Change "further" to "farther" in the listing, from the line with "Which one is closer" through the end of the listing, leaving all other wording intact, and give only those lines.

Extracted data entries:
++++++++++

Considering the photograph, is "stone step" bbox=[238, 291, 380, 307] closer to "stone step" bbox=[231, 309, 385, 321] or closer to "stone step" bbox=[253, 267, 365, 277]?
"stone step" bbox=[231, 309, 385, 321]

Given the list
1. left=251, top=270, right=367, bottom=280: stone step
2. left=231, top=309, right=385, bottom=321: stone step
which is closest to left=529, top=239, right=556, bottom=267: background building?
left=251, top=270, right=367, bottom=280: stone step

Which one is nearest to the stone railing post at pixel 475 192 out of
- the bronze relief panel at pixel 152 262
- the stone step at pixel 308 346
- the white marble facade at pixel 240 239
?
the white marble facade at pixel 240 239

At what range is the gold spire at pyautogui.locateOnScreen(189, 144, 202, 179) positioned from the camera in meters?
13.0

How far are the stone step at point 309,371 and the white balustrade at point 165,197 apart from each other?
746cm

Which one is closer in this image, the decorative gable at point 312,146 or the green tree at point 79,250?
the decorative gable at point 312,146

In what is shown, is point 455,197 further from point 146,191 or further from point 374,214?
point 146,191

++++++++++

(FULL RESPONSE):
Which one is closer in this image, the decorative gable at point 312,146 or the green tree at point 79,250?
the decorative gable at point 312,146

In what is shown, is point 455,197 farther from point 146,191 or farther from point 374,214?
point 146,191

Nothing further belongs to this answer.